#### [Extrait]
----------
La transformation en PTOM de Saint-Barthélemy répond donc aux besoins spécifiques de cette collectivité, sans menacer les intérêts généraux de l'Union européenne.
Ce texte sera inscrit pour adoption lors du Conseil affaires générales du 25 octobre prochain. J'ai demandé à notre collègue Michel Magras, sénateur de Saint-Barthélemy, de nous expliquer de manière concrète les avantages, aux yeux des résidents de Saint-Barthélemy, de cette modification de statut.
Permettez-moi d'abord de vous remercier, Monsieur le Président, de me donner l'occasion de m'exprimer devant votre commission. Je vais vous présenter les raisons majeures qui nous poussent à soutenir cette évolution statutaire pour Saint-Barthélemy.
Quelques mots d'histoire en guise d'introduction : Saint-Barthélemy est une petite île de 24 km2 au nord de la Guadeloupe qui compte 8450 habitants. Découverte en 1493 par Christophe Colomb et rattachée à la souveraineté française en 1674, l'île de Saint-Barthélemy est cédée par Louis XVI en 1784 au roi de Suède, Gustave III, contre des droits d'accès des navires français au port suédois de Göteborg et à ses entrepôts. Près d'un siècle plus tard, en 1877, l'île est rétrocédée à la France à la suite d'un référendum marquant l'accord de la population. En 1946, Saint-Barthélemy devient une commune du département de la Guadeloupe. Après s'être considérablement appauvrie et avoir subi l'émigration de ses habitants vers les îles vierges américaines, l'île a été découverte par les Américains fortunés dans les années 1960 comme un lieu de villégiature attractif. En 1963, la France mit en place la sous-préfecture des Iles du Nord pour la gestion administrative des îles de Saint-Barthélemy et de Saint-Martin.
A la suite des lois de décentralisation de 1982, la population, jeune, de Saint-Barthélemy s'est prise en mains et la commune de Saint-Barthélemy, s'affranchissant de la Guadeloupe, a progressivement assumé des compétences croissantes incluant celles d'un département, d'une région voire une partie de celles de l'État. Cela a naturellement conduit l'île à demander une évolution de son statut pour l'accorder à la réalité des faits. En 2007, Saint-Barthélemy devient donc une collectivité d'outre-mer de l'article 74 de la Constitution, c'est-à-dire dotée de l'autonomie. L'État y garde les compétences majeures, donc le droit français s'applique à Saint-Barthélemy sauf dans les domaines concernés par le transfert de compétences (tourisme, environnement, circulation, transports...), qui ne touchent en rien à la sûreté de l'État et aux grands principes nationaux.
Cette évolution statutaire a eu deux conséquences à l'échelon européen.
D'une part, appartenant aux régions ultrapériphériques (RUP) du fait de son intégration à la Guadeloupe, Saint-Barthélemy devenue collectivité d'outre-mer fut d'office rangée parmi les RUP dans le traité de Lisbonne.
D'autre part, alors qu'elle bénéficiait d'un statut de territoire extra-douanier européen en grande partie grâce à l'action de Louis Le Pensec, l'île a perdu ce statut dérogatoire lorsqu'elle est devenue collectivité d'outre-mer. Ce n'est qu'en accédant au statut de pays et territoire d'outre-mer (PTOM) qu'elle pourrait récupérer cette compétence douanière.
----------
#### [Données fournies]
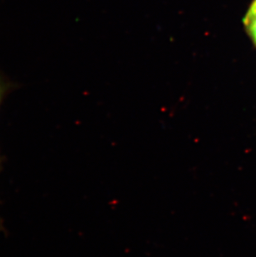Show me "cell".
I'll list each match as a JSON object with an SVG mask.
<instances>
[{
    "instance_id": "cell-1",
    "label": "cell",
    "mask_w": 256,
    "mask_h": 257,
    "mask_svg": "<svg viewBox=\"0 0 256 257\" xmlns=\"http://www.w3.org/2000/svg\"><path fill=\"white\" fill-rule=\"evenodd\" d=\"M244 25L246 26L249 36L251 37L256 44V2H253L244 19Z\"/></svg>"
},
{
    "instance_id": "cell-2",
    "label": "cell",
    "mask_w": 256,
    "mask_h": 257,
    "mask_svg": "<svg viewBox=\"0 0 256 257\" xmlns=\"http://www.w3.org/2000/svg\"><path fill=\"white\" fill-rule=\"evenodd\" d=\"M1 97H2V88L0 87V101H1Z\"/></svg>"
},
{
    "instance_id": "cell-3",
    "label": "cell",
    "mask_w": 256,
    "mask_h": 257,
    "mask_svg": "<svg viewBox=\"0 0 256 257\" xmlns=\"http://www.w3.org/2000/svg\"><path fill=\"white\" fill-rule=\"evenodd\" d=\"M254 2H256V0H254Z\"/></svg>"
}]
</instances>
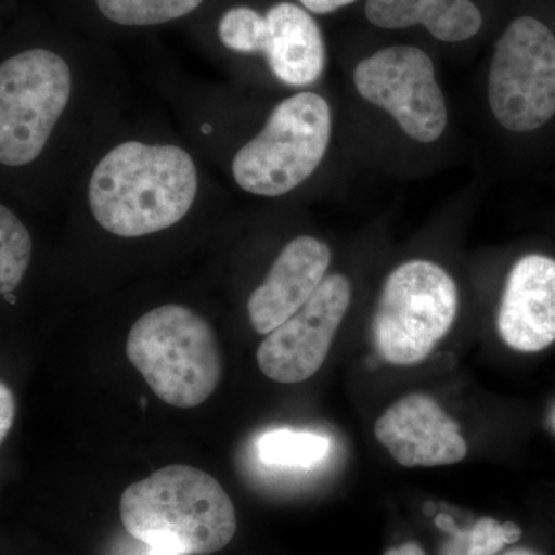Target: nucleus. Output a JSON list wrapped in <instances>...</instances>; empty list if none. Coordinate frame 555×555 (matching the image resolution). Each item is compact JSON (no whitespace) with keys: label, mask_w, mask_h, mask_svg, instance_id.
Listing matches in <instances>:
<instances>
[{"label":"nucleus","mask_w":555,"mask_h":555,"mask_svg":"<svg viewBox=\"0 0 555 555\" xmlns=\"http://www.w3.org/2000/svg\"><path fill=\"white\" fill-rule=\"evenodd\" d=\"M31 255L30 230L9 204H0V294L10 302L30 269Z\"/></svg>","instance_id":"obj_15"},{"label":"nucleus","mask_w":555,"mask_h":555,"mask_svg":"<svg viewBox=\"0 0 555 555\" xmlns=\"http://www.w3.org/2000/svg\"><path fill=\"white\" fill-rule=\"evenodd\" d=\"M299 5L305 7L309 13L324 14L335 13V11L345 9V7L352 5L357 0H297Z\"/></svg>","instance_id":"obj_20"},{"label":"nucleus","mask_w":555,"mask_h":555,"mask_svg":"<svg viewBox=\"0 0 555 555\" xmlns=\"http://www.w3.org/2000/svg\"><path fill=\"white\" fill-rule=\"evenodd\" d=\"M105 20L120 27H155L189 16L204 0H94Z\"/></svg>","instance_id":"obj_17"},{"label":"nucleus","mask_w":555,"mask_h":555,"mask_svg":"<svg viewBox=\"0 0 555 555\" xmlns=\"http://www.w3.org/2000/svg\"><path fill=\"white\" fill-rule=\"evenodd\" d=\"M496 327L511 349L535 353L555 341V259L525 255L514 262L500 298Z\"/></svg>","instance_id":"obj_13"},{"label":"nucleus","mask_w":555,"mask_h":555,"mask_svg":"<svg viewBox=\"0 0 555 555\" xmlns=\"http://www.w3.org/2000/svg\"><path fill=\"white\" fill-rule=\"evenodd\" d=\"M82 208L108 235L139 240L178 228L204 201V173L189 149L167 138H119L90 164Z\"/></svg>","instance_id":"obj_2"},{"label":"nucleus","mask_w":555,"mask_h":555,"mask_svg":"<svg viewBox=\"0 0 555 555\" xmlns=\"http://www.w3.org/2000/svg\"><path fill=\"white\" fill-rule=\"evenodd\" d=\"M459 305V286L443 266L427 258L401 262L383 281L372 318L378 356L396 366L426 360L454 326Z\"/></svg>","instance_id":"obj_8"},{"label":"nucleus","mask_w":555,"mask_h":555,"mask_svg":"<svg viewBox=\"0 0 555 555\" xmlns=\"http://www.w3.org/2000/svg\"><path fill=\"white\" fill-rule=\"evenodd\" d=\"M82 82L57 51L31 47L0 64V167L31 177L56 155L80 102Z\"/></svg>","instance_id":"obj_5"},{"label":"nucleus","mask_w":555,"mask_h":555,"mask_svg":"<svg viewBox=\"0 0 555 555\" xmlns=\"http://www.w3.org/2000/svg\"><path fill=\"white\" fill-rule=\"evenodd\" d=\"M124 528L149 547L207 555L232 542L235 506L217 478L198 467H160L130 485L119 500Z\"/></svg>","instance_id":"obj_6"},{"label":"nucleus","mask_w":555,"mask_h":555,"mask_svg":"<svg viewBox=\"0 0 555 555\" xmlns=\"http://www.w3.org/2000/svg\"><path fill=\"white\" fill-rule=\"evenodd\" d=\"M258 456L264 465L312 467L326 459L331 441L320 434L301 430H270L258 441Z\"/></svg>","instance_id":"obj_16"},{"label":"nucleus","mask_w":555,"mask_h":555,"mask_svg":"<svg viewBox=\"0 0 555 555\" xmlns=\"http://www.w3.org/2000/svg\"><path fill=\"white\" fill-rule=\"evenodd\" d=\"M555 119V33L539 17H514L474 82L470 120L486 158L502 166L518 141Z\"/></svg>","instance_id":"obj_3"},{"label":"nucleus","mask_w":555,"mask_h":555,"mask_svg":"<svg viewBox=\"0 0 555 555\" xmlns=\"http://www.w3.org/2000/svg\"><path fill=\"white\" fill-rule=\"evenodd\" d=\"M505 555H542L537 553V551L526 550V547H517V550L509 551Z\"/></svg>","instance_id":"obj_22"},{"label":"nucleus","mask_w":555,"mask_h":555,"mask_svg":"<svg viewBox=\"0 0 555 555\" xmlns=\"http://www.w3.org/2000/svg\"><path fill=\"white\" fill-rule=\"evenodd\" d=\"M251 57L264 62L272 86L284 91L317 89L327 68L320 25L305 7L281 0L262 13Z\"/></svg>","instance_id":"obj_10"},{"label":"nucleus","mask_w":555,"mask_h":555,"mask_svg":"<svg viewBox=\"0 0 555 555\" xmlns=\"http://www.w3.org/2000/svg\"><path fill=\"white\" fill-rule=\"evenodd\" d=\"M385 555H426L423 547L416 545V543H404V545H400L397 547H390L387 550Z\"/></svg>","instance_id":"obj_21"},{"label":"nucleus","mask_w":555,"mask_h":555,"mask_svg":"<svg viewBox=\"0 0 555 555\" xmlns=\"http://www.w3.org/2000/svg\"><path fill=\"white\" fill-rule=\"evenodd\" d=\"M364 16L382 30L423 27L447 46L469 42L485 25L483 11L474 0H366Z\"/></svg>","instance_id":"obj_14"},{"label":"nucleus","mask_w":555,"mask_h":555,"mask_svg":"<svg viewBox=\"0 0 555 555\" xmlns=\"http://www.w3.org/2000/svg\"><path fill=\"white\" fill-rule=\"evenodd\" d=\"M520 537L521 529L516 524L500 525L495 518H481L467 534V555H495Z\"/></svg>","instance_id":"obj_18"},{"label":"nucleus","mask_w":555,"mask_h":555,"mask_svg":"<svg viewBox=\"0 0 555 555\" xmlns=\"http://www.w3.org/2000/svg\"><path fill=\"white\" fill-rule=\"evenodd\" d=\"M331 264V246L317 235L299 233L287 241L248 297L247 313L254 331L269 335L294 317L326 280Z\"/></svg>","instance_id":"obj_11"},{"label":"nucleus","mask_w":555,"mask_h":555,"mask_svg":"<svg viewBox=\"0 0 555 555\" xmlns=\"http://www.w3.org/2000/svg\"><path fill=\"white\" fill-rule=\"evenodd\" d=\"M147 555H179L173 553V551L160 550V547H150V553Z\"/></svg>","instance_id":"obj_23"},{"label":"nucleus","mask_w":555,"mask_h":555,"mask_svg":"<svg viewBox=\"0 0 555 555\" xmlns=\"http://www.w3.org/2000/svg\"><path fill=\"white\" fill-rule=\"evenodd\" d=\"M337 109L326 91H288L230 153L233 184L264 199L297 195L326 166L339 137Z\"/></svg>","instance_id":"obj_4"},{"label":"nucleus","mask_w":555,"mask_h":555,"mask_svg":"<svg viewBox=\"0 0 555 555\" xmlns=\"http://www.w3.org/2000/svg\"><path fill=\"white\" fill-rule=\"evenodd\" d=\"M14 416H16V400L10 387L2 383L0 385V441H5L9 436Z\"/></svg>","instance_id":"obj_19"},{"label":"nucleus","mask_w":555,"mask_h":555,"mask_svg":"<svg viewBox=\"0 0 555 555\" xmlns=\"http://www.w3.org/2000/svg\"><path fill=\"white\" fill-rule=\"evenodd\" d=\"M352 295V283L345 273H328L294 317L266 335L257 352L262 374L283 385L313 377L326 361Z\"/></svg>","instance_id":"obj_9"},{"label":"nucleus","mask_w":555,"mask_h":555,"mask_svg":"<svg viewBox=\"0 0 555 555\" xmlns=\"http://www.w3.org/2000/svg\"><path fill=\"white\" fill-rule=\"evenodd\" d=\"M127 357L155 396L173 408L199 406L221 382L217 335L188 306L164 305L139 318L127 338Z\"/></svg>","instance_id":"obj_7"},{"label":"nucleus","mask_w":555,"mask_h":555,"mask_svg":"<svg viewBox=\"0 0 555 555\" xmlns=\"http://www.w3.org/2000/svg\"><path fill=\"white\" fill-rule=\"evenodd\" d=\"M347 93L350 150L377 173L423 177L451 166L465 147L436 61L420 47L396 43L360 57Z\"/></svg>","instance_id":"obj_1"},{"label":"nucleus","mask_w":555,"mask_h":555,"mask_svg":"<svg viewBox=\"0 0 555 555\" xmlns=\"http://www.w3.org/2000/svg\"><path fill=\"white\" fill-rule=\"evenodd\" d=\"M375 437L401 466H447L467 455L465 438L433 398L411 393L386 409Z\"/></svg>","instance_id":"obj_12"}]
</instances>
----------
#### [Consignes]
1. Citez le passage de l'extrait qui commence par "Ce texte sera" et se termine par "statutaire pour Saint-Barthélemy.".
2. Répondez aux questions suivantes d'après l'extrait.
(a) Quelle est la superficie de Saint-Barthélemy ?
(b) En quelle année Saint-Barthélemy devient-elle une collectivité d'outre-mer de l'article 74 de la Constitution ?
(c) Quand le texte doit-il être inscrit pour adoption au Conseil affaires générales ?
Répondez en vous appuyant uniquement sur l'extrait.

#### [Corrigé détaillé]
1.
Ce texte sera inscrit pour adoption lors du Conseil affaires générales du 25 octobre prochain. J'ai demandé à notre collègue Michel Magras, sénateur de Saint-Barthélemy, de nous expliquer de manière concrète les avantages, aux yeux des résidents de Saint-Barthélemy, de cette modification de statut.
Permettez-moi d'abord de vous remercier, Monsieur le Président, de me donner l'occasion de m'exprimer devant votre commission. Je vais vous présenter les raisons majeures qui nous poussent à soutenir cette évolution statutaire pour Saint-Barthélemy.

2.
(a) 24 km2.
(b) En 2007.
(c) Le 25 octobre.